Problem → Leave out every line before the one containing "order: Artiodactyla", and repeat the rest of the material below exactly, that line included.

━━━━

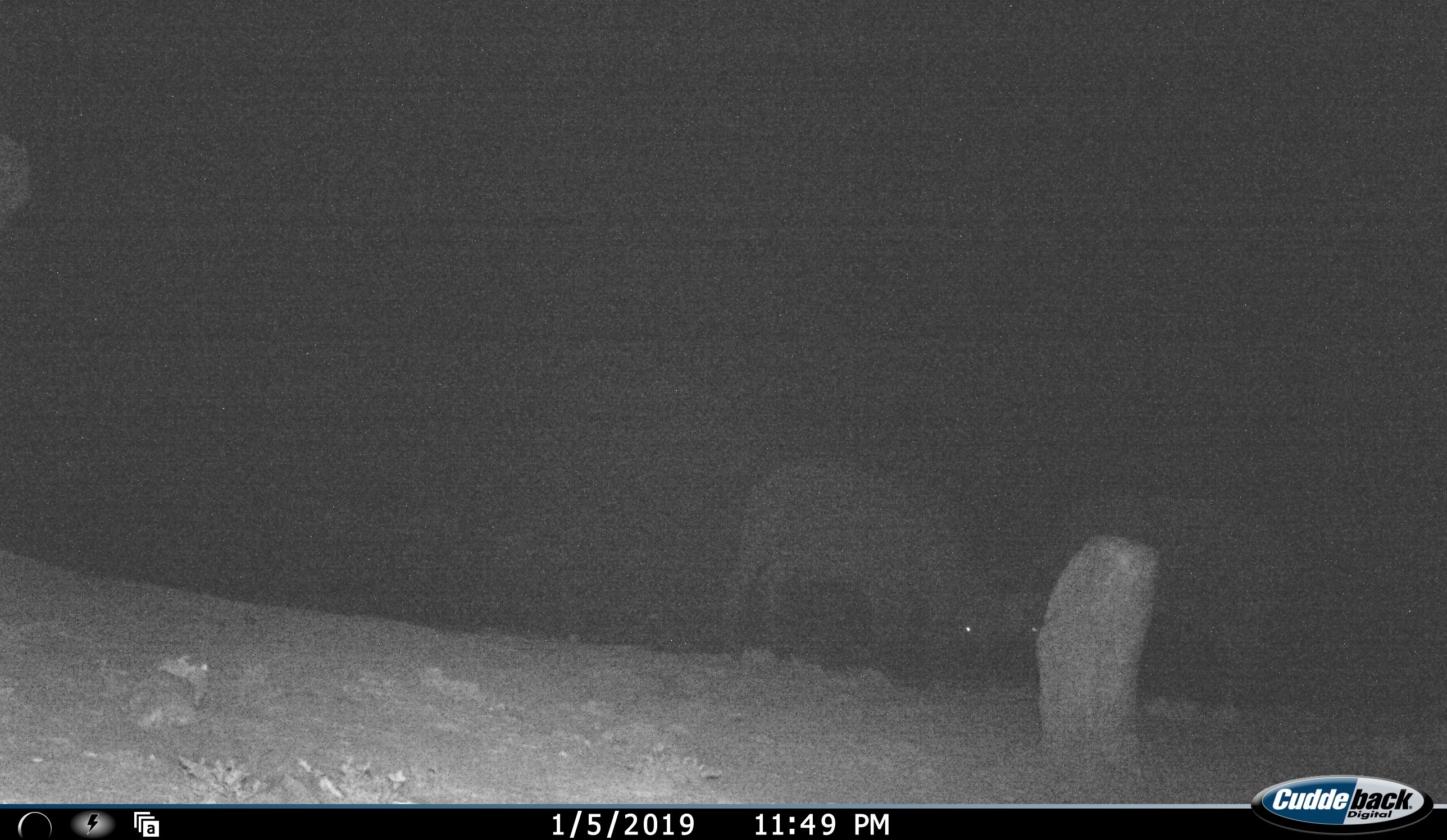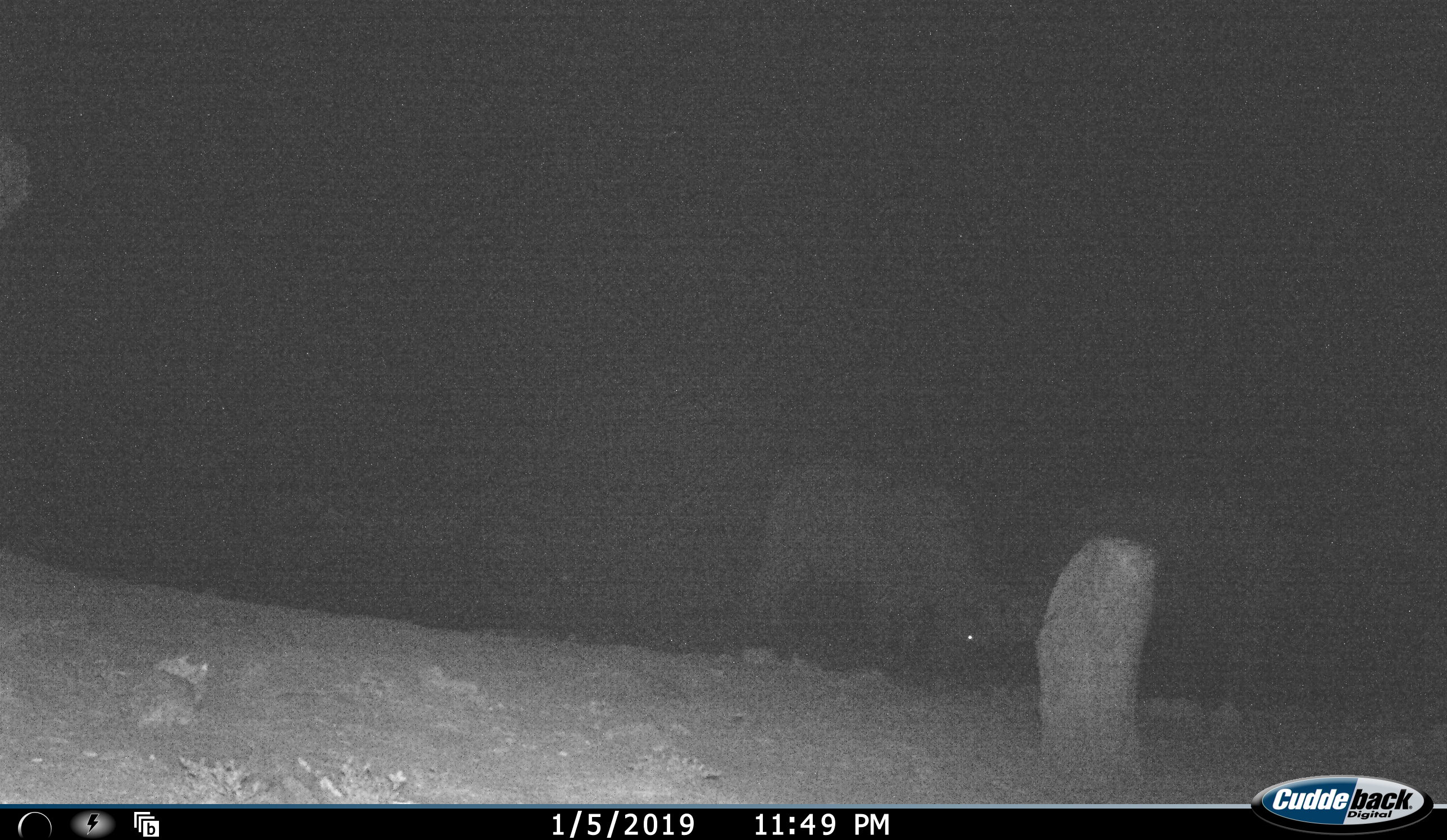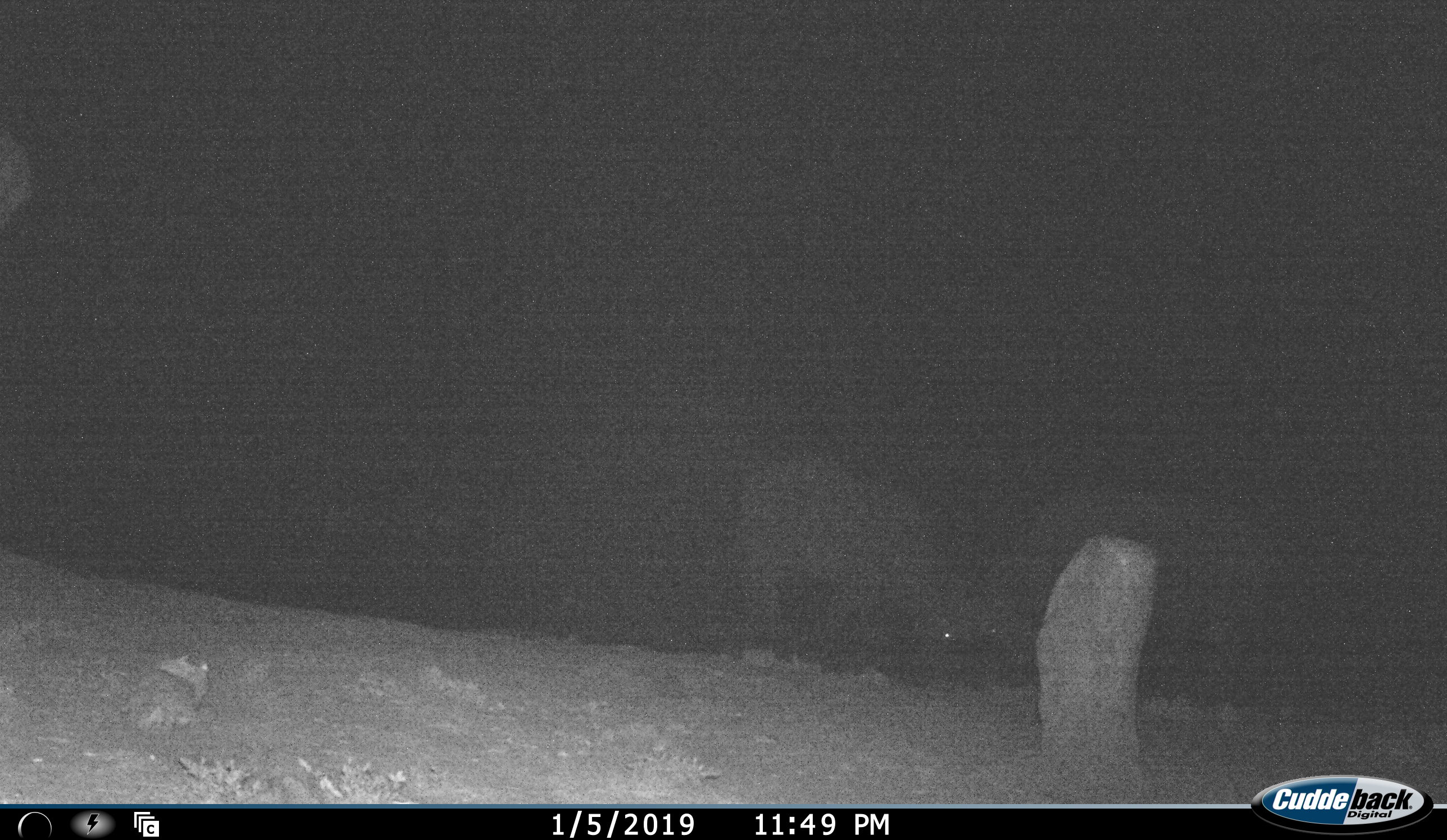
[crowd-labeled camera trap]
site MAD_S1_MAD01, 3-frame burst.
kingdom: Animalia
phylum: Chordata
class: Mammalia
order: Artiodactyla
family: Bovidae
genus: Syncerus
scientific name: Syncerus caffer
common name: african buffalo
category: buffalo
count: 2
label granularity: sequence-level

━━━━

Your solution →
order: Artiodactyla
family: Bovidae
genus: Syncerus
scientific name: Syncerus caffer
common name: african buffalo
category: buffalo
count: 2
label granularity: sequence-level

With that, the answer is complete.